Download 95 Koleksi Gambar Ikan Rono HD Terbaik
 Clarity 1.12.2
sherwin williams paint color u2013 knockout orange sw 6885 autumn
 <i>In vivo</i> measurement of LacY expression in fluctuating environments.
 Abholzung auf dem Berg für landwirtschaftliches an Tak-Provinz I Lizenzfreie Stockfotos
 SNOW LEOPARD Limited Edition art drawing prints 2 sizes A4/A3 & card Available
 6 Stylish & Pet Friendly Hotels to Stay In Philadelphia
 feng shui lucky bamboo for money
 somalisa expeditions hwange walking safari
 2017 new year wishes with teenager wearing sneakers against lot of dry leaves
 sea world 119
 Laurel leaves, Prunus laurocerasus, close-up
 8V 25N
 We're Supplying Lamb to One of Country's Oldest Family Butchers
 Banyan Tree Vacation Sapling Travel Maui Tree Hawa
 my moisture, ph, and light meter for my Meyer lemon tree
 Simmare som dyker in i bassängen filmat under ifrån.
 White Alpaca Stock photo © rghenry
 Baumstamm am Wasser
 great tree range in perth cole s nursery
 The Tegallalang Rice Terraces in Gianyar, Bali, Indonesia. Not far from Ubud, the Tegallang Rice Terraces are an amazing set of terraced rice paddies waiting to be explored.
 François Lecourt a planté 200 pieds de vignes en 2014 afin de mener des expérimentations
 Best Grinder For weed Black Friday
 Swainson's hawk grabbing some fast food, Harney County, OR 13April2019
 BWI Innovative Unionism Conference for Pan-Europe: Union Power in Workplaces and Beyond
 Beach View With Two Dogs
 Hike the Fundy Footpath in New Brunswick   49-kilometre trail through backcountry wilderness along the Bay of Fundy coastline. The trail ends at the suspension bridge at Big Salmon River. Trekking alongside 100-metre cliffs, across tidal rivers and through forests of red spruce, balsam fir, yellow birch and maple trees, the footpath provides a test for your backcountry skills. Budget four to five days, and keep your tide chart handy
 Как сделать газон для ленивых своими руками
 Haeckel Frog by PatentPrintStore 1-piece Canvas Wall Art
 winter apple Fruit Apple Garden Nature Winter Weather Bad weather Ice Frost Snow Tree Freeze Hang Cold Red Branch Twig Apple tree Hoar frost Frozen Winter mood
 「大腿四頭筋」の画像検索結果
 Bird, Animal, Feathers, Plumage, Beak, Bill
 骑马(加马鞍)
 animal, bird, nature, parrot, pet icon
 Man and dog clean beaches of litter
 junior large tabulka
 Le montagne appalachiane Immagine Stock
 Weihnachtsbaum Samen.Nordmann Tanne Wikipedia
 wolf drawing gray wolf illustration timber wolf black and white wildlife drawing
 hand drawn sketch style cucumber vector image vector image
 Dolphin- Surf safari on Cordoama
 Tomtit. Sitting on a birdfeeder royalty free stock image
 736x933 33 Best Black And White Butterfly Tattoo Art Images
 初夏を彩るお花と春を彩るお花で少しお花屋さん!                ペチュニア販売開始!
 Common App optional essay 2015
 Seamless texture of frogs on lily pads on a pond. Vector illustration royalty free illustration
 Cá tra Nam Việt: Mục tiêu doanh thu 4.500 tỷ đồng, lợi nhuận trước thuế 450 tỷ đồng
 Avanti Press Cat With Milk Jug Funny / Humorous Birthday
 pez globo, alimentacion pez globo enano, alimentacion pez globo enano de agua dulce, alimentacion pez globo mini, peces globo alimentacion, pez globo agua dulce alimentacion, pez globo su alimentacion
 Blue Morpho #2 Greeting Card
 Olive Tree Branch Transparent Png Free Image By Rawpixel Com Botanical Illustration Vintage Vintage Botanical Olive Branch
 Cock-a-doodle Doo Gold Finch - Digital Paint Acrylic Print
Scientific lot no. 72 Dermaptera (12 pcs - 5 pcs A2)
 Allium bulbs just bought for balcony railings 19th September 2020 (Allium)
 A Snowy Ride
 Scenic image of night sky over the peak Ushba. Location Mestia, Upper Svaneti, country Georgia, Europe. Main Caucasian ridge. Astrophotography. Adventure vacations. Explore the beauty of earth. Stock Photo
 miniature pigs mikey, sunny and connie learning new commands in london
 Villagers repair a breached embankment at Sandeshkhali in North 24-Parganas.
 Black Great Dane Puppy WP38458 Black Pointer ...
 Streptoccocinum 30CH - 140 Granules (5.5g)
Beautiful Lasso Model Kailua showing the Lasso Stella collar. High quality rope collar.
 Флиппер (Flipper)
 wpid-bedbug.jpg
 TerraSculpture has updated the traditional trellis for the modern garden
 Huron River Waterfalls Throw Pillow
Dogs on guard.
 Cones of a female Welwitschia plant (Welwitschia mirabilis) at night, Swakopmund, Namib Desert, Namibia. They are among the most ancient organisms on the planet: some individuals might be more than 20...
◇ ◇ ◇ ◇ ◇ ◇ ◇
### [EXERCISE DIRECTIONS]
Each entry must be printed again exactly as given.

### [PROBLEM SOLUTION]
Download 95 Koleksi Gambar Ikan Rono HD Terbaik
 Clarity 1.12.2
sherwin williams paint color u2013 knockout orange sw 6885 autumn
 <i>In vivo</i> measurement of LacY expression in fluctuating environments.
 Abholzung auf dem Berg für landwirtschaftliches an Tak-Provinz I Lizenzfreie Stockfotos
 SNOW LEOPARD Limited Edition art drawing prints 2 sizes A4/A3 & card Available
 6 Stylish & Pet Friendly Hotels to Stay In Philadelphia
 feng shui lucky bamboo for money
 somalisa expeditions hwange walking safari
 2017 new year wishes with teenager wearing sneakers against lot of dry leaves
 sea world 119
 Laurel leaves, Prunus laurocerasus, close-up
 8V 25N
 We're Supplying Lamb to One of Country's Oldest Family Butchers
 Banyan Tree Vacation Sapling Travel Maui Tree Hawa
 my moisture, ph, and light meter for my Meyer lemon tree
 Simmare som dyker in i bassängen filmat under ifrån.
 White Alpaca Stock photo © rghenry
 Baumstamm am Wasser
 great tree range in perth cole s nursery
 The Tegallalang Rice Terraces in Gianyar, Bali, Indonesia. Not far from Ubud, the Tegallang Rice Terraces are an amazing set of terraced rice paddies waiting to be explored.
 François Lecourt a planté 200 pieds de vignes en 2014 afin de mener des expérimentations
 Best Grinder For weed Black Friday
 Swainson's hawk grabbing some fast food, Harney County, OR 13April2019
 BWI Innovative Unionism Conference for Pan-Europe: Union Power in Workplaces and Beyond
 Beach View With Two Dogs
 Hike the Fundy Footpath in New Brunswick   49-kilometre trail through backcountry wilderness along the Bay of Fundy coastline. The trail ends at the suspension bridge at Big Salmon River. Trekking alongside 100-metre cliffs, across tidal rivers and through forests of red spruce, balsam fir, yellow birch and maple trees, the footpath provides a test for your backcountry skills. Budget four to five days, and keep your tide chart handy
 Как сделать газон для ленивых своими руками
 Haeckel Frog by PatentPrintStore 1-piece Canvas Wall Art
 winter apple Fruit Apple Garden Nature Winter Weather Bad weather Ice Frost Snow Tree Freeze Hang Cold Red Branch Twig Apple tree Hoar frost Frozen Winter mood
 「大腿四頭筋」の画像検索結果
 Bird, Animal, Feathers, Plumage, Beak, Bill
 骑马(加马鞍)
 animal, bird, nature, parrot, pet icon
 Man and dog clean beaches of litter
 junior large tabulka
 Le montagne appalachiane Immagine Stock
 Weihnachtsbaum Samen.Nordmann Tanne Wikipedia
 wolf drawing gray wolf illustration timber wolf black and white wildlife drawing
 hand drawn sketch style cucumber vector image vector image
 Dolphin- Surf safari on Cordoama
 Tomtit. Sitting on a birdfeeder royalty free stock image
 736x933 33 Best Black And White Butterfly Tattoo Art Images
 初夏を彩るお花と春を彩るお花で少しお花屋さん!                ペチュニア販売開始!
 Common App optional essay 2015
 Seamless texture of frogs on lily pads on a pond. Vector illustration royalty free illustration
 Cá tra Nam Việt: Mục tiêu doanh thu 4.500 tỷ đồng, lợi nhuận trước thuế 450 tỷ đồng
 Avanti Press Cat With Milk Jug Funny / Humorous Birthday
 pez globo, alimentacion pez globo enano, alimentacion pez globo enano de agua dulce, alimentacion pez globo mini, peces globo alimentacion, pez globo agua dulce alimentacion, pez globo su alimentacion
 Blue Morpho #2 Greeting Card
 Olive Tree Branch Transparent Png Free Image By Rawpixel Com Botanical Illustration Vintage Vintage Botanical Olive Branch
 Cock-a-doodle Doo Gold Finch - Digital Paint Acrylic Print
Scientific lot no. 72 Dermaptera (12 pcs - 5 pcs A2)
 Allium bulbs just bought for balcony railings 19th September 2020 (Allium)
 A Snowy Ride
 Scenic image of night sky over the peak Ushba. Location Mestia, Upper Svaneti, country Georgia, Europe. Main Caucasian ridge. Astrophotography. Adventure vacations. Explore the beauty of earth. Stock Photo
 miniature pigs mikey, sunny and connie learning new commands in london
 Villagers repair a breached embankment at Sandeshkhali in North 24-Parganas.
 Black Great Dane Puppy WP38458 Black Pointer ...
 Streptoccocinum 30CH - 140 Granules (5.5g)
Beautiful Lasso Model Kailua showing the Lasso Stella collar. High quality rope collar.
 Флиппер (Flipper)
 wpid-bedbug.jpg
 TerraSculpture has updated the traditional trellis for the modern garden
 Huron River Waterfalls Throw Pillow
Dogs on guard.
 Cones of a female Welwitschia plant (Welwitschia mirabilis) at night, Swakopmund, Namib Desert, Namibia. They are among the most ancient organisms on the planet: some individuals might be more than 20...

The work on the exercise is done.